Continuous Improvement, Reporting, Collaborating, and Learning (CIRCL)
One-Year Transition Period Ends June 1, 2026CPBC is beginning a one-year transition period for CIRCL implementation. This transition period ends on June 1, 2026, at which point all requirements will be in effect. |
Program Overview
CIRCL is CPBC’s comprehensive medication incident reporting program designed to enhance medication safety through structured reporting, analysis, and learning from medication incidents in pharmacies across British Columbia. The program's name represents its four foundational elements: Continuous Improvement, Reporting, Collaborating, and Learning, which together create a framework for preventing medication incidents and improving patient care. These elements work together to enhance the safety and quality of pharmacy care by enabling pharmacy teams to take proactive approaches to patient safety, facilitating broader learning and sharing when incidents or near misses occur, and strengthening the overall safety culture within pharmacy practice.
The program is based on the Model Standards of Practice for Continuous Quality Improvement and Medication Incident Reporting developed by the National Association of Pharmacy Regulatory Authorities (NAPRA), ensuring a consistent approach across Canada while allowing for provincial adaptations.
Medication incidents are a leading cause of injury and avoidable harm in health care systems across the world. In recent years, some of the most common complaints received by CPBC are related to medication dispensing errors by pharmacy professionals. The CIRCL program aims to improve pharmacy services by preventing injuries caused by medication incidents through proactive identification of risks, thorough analysis of incidents, and implementation of effective preventive measures.
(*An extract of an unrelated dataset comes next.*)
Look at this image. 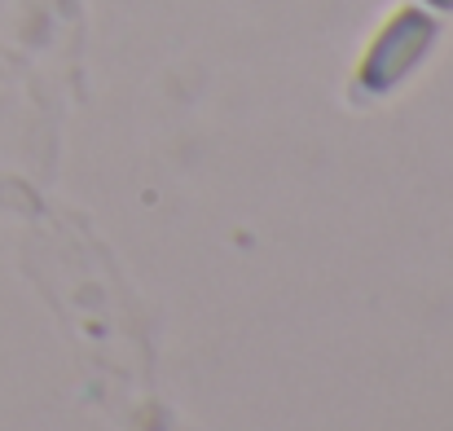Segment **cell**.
Segmentation results:
<instances>
[{"instance_id": "obj_2", "label": "cell", "mask_w": 453, "mask_h": 431, "mask_svg": "<svg viewBox=\"0 0 453 431\" xmlns=\"http://www.w3.org/2000/svg\"><path fill=\"white\" fill-rule=\"evenodd\" d=\"M441 4H453V0H441Z\"/></svg>"}, {"instance_id": "obj_1", "label": "cell", "mask_w": 453, "mask_h": 431, "mask_svg": "<svg viewBox=\"0 0 453 431\" xmlns=\"http://www.w3.org/2000/svg\"><path fill=\"white\" fill-rule=\"evenodd\" d=\"M427 35H432V27H427L418 13H401V18L388 27V35L379 40V49H374L365 75H370L374 84H392V80H401L405 66L414 62V53L427 44Z\"/></svg>"}]
</instances>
Building on Existing Requirements
The CIRCL Program builds upon existing quality management requirements, creating a more structured and consistent approach to medication safety. While pharmacy managers in community and hospital settings have always been required to establish quality management programs that include processes for reporting and documenting errors, the specific requirements have historically been left to the discretion of each pharmacy manager. CIRCL standardizes these procedures by introducing minimum reporting platform criteria, mandatory reporting fields, Continuous Quality Improvement (CQI) and other requirements, ensuring consistent monitoring and improvement of patient safety.
How will this benefit my pharmacy?
CIRCL provides a structured approach to quality improvement that can help your pharmacy:
- Identify and address risks before incidents occur
- Learn from incidents in a systematic way
- Enhance team collaboration and engagement
- Improve patient trust and satisfaction
- Contribute to a broader understanding of medication safety
- Create a safer practice environment for both patients and staff
How does this program align with other provinces?
British Columbia joins eight other provinces that have already established mandatory medication incident reporting programs, all following the same NAPRA standards that form the foundation of the CIRCL program.
Community and Hospital Pharmacy Requirements
All CIRCL requirements apply to both community and hospital pharmacies in the same way, however, hospital pharmacy managers should note that Section 24(2) to 24(14) and 24(16) of the PODSA Bylaws will apply to hospital pharmacies and hospital pharmacy managers as if they were community pharmacies and community pharmacy managers. This means the requirements for team meetings, safety self-assessments, reporting platforms, and other CIRCL components will be implemented in hospital pharmacies with the same timelines as community pharmacies.